Pour nous, professionnels du recrutement, cela signifie qu’une lettre d’offre doit être :

  • Claire et directe : oubliez le jargon juridique inutile, qui ne fait qu’embrouiller. Chaque point doit se comprendre à la première lecture.

  • Complète : anticipez ses questions. La lettre doit répondre à ce que le candidat se demande sur son rôle, l’argent, les avantages et la culture.

  • Personnalisée : on doit sentir que vous avez écouté. Reprenez ce qui a été dit pendant le processus et mettez en avant ce qui compte réellement pour cette personne — la flexibilité, les projets, les perspectives d’évolution.

Au fond, une lettre d’offre est votre plaidoirie finale. C’est le moment où vous démontrez pourquoi votre opportunité est la bonne. Perdre un excellent candidat à ce stade à cause d’un document bâclé est un coût trop élevé.

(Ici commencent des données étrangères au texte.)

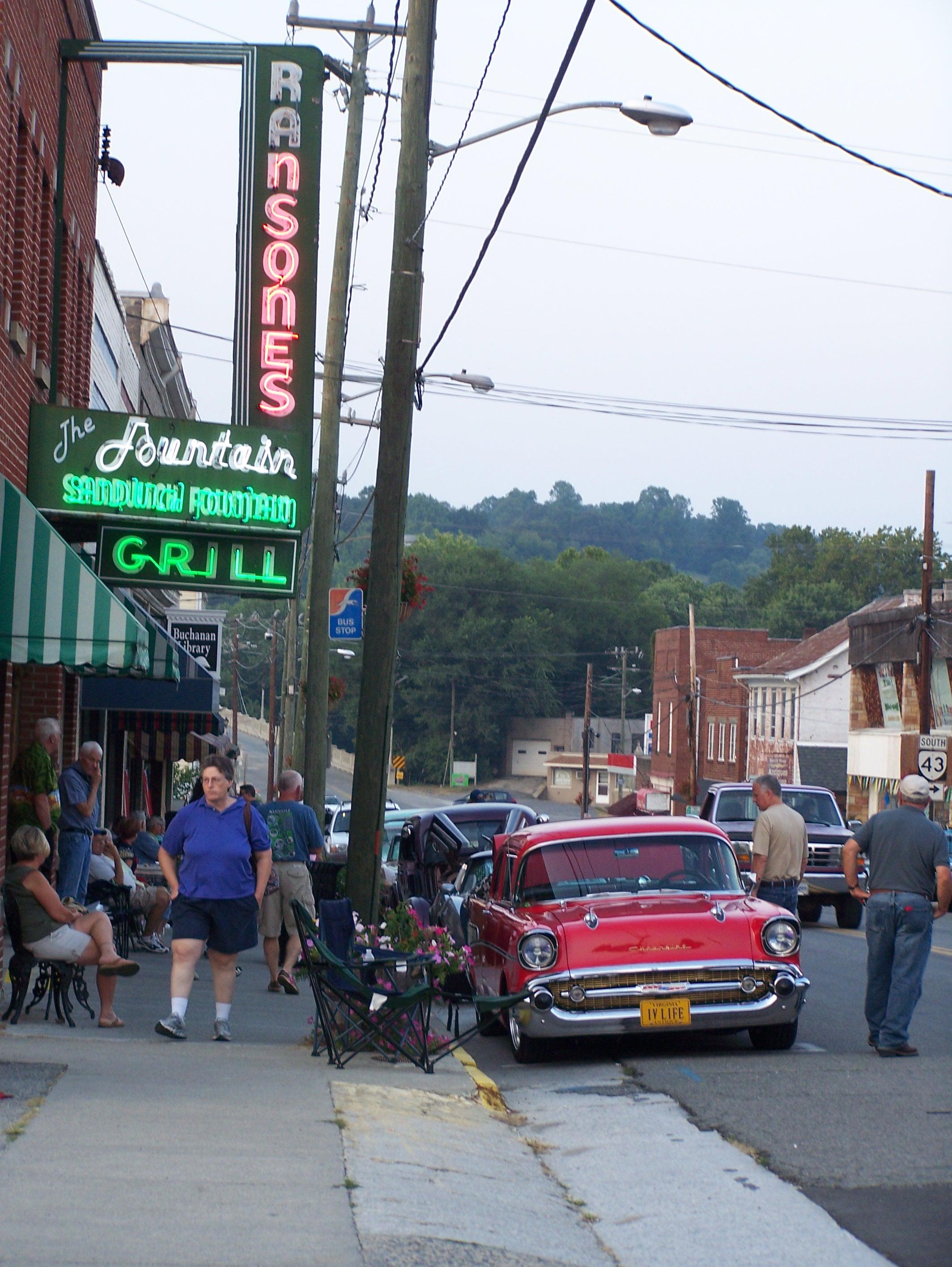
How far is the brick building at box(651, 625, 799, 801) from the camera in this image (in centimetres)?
6944

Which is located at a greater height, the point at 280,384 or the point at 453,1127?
the point at 280,384

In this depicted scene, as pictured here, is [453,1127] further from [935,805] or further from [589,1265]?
[935,805]

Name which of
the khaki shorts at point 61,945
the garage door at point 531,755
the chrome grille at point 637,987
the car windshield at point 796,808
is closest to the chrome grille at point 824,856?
the car windshield at point 796,808

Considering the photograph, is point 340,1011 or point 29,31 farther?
point 29,31

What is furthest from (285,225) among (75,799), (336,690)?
(336,690)

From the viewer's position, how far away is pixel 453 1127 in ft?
23.9

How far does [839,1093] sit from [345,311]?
13.6 metres

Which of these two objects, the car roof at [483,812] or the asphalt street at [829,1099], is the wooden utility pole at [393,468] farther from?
the car roof at [483,812]

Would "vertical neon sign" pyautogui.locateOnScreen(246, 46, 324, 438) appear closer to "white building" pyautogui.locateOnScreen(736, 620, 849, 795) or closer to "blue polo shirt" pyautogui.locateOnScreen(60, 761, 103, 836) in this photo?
"blue polo shirt" pyautogui.locateOnScreen(60, 761, 103, 836)

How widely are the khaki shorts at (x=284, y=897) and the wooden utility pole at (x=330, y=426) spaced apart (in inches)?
259

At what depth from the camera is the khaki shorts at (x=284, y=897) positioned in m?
12.2

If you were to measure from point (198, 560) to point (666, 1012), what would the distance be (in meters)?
5.62

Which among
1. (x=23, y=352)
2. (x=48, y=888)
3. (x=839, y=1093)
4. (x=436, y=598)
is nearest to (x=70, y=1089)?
(x=48, y=888)

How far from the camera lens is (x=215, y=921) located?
9133 mm
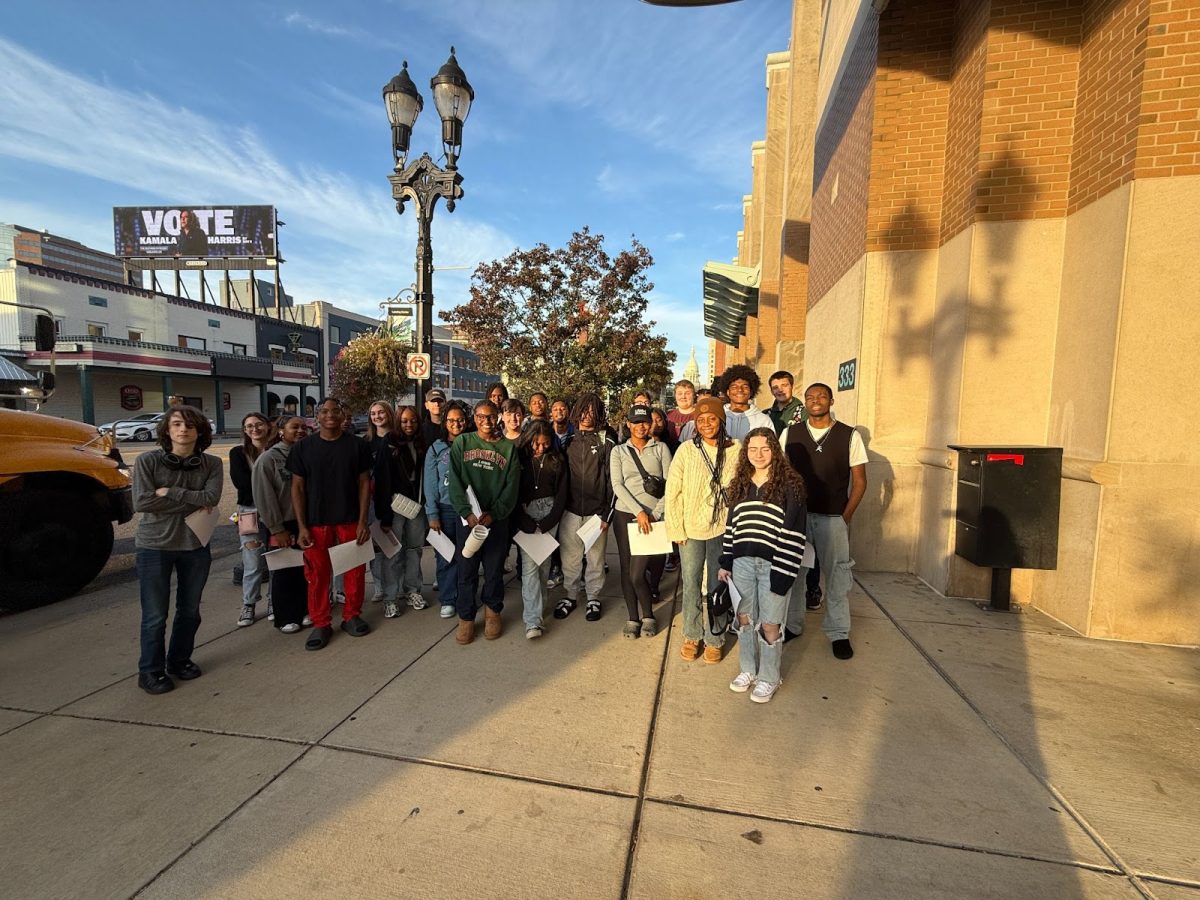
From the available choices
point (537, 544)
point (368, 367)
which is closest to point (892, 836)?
point (537, 544)

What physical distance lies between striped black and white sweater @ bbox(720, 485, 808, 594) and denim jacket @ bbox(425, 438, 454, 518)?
2.42 metres

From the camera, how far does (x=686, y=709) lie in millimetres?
3342

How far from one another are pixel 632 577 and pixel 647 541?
37 centimetres

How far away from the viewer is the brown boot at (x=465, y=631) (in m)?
4.27

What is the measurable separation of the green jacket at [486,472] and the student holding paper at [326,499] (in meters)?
0.77

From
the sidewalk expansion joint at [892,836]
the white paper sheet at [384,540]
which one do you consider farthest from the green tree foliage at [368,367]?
the sidewalk expansion joint at [892,836]

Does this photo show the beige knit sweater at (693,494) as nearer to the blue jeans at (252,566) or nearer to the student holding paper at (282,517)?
the student holding paper at (282,517)

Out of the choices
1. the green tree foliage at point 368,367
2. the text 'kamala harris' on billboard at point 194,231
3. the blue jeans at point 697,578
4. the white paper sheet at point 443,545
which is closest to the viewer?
the blue jeans at point 697,578

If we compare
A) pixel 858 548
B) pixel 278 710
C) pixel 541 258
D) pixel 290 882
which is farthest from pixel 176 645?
pixel 541 258

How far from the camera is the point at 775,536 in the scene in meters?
3.35

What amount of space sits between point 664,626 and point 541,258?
12.4 metres

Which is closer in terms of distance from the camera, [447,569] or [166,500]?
[166,500]

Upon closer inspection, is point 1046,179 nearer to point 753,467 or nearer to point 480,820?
point 753,467

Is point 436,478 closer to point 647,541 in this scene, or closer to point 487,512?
point 487,512
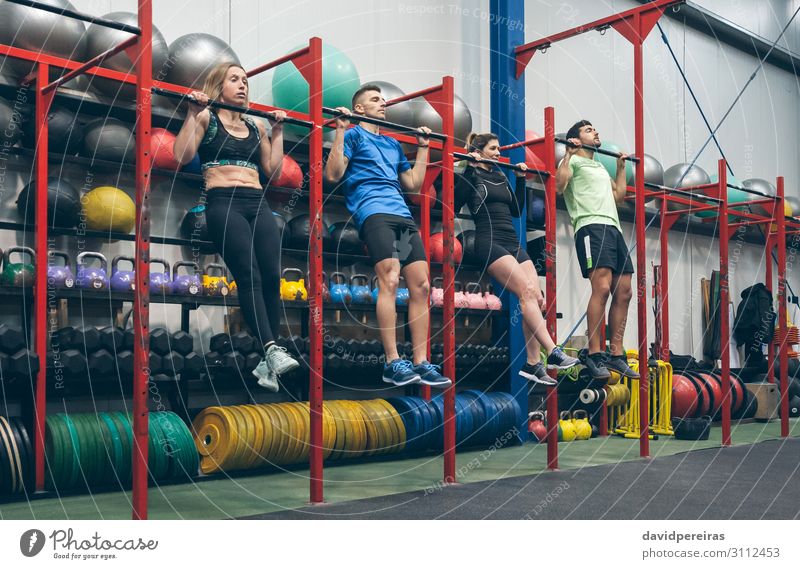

Structure et composants d’une lettre d’offre gagnante


Une lettre d’offre posée sur un bureau en bois clair avec un stylo, des lunettes et un ordinateur portable.

Une offre irrésistible a besoin d’une structure impeccable. Pour que votre lettre d’offre transforme l’intérêt en « oui » franc, il faut détailler chaque composant sans rien laisser au hasard. Voyez ce document comme le squelette qui soutient toute votre proposition.

Commençons par la base, souvent expédiée. Toute lettre d’offre professionnelle doit s’ouvrir sur les données essentielles, pour qu’aucune ambiguïté ne subsiste.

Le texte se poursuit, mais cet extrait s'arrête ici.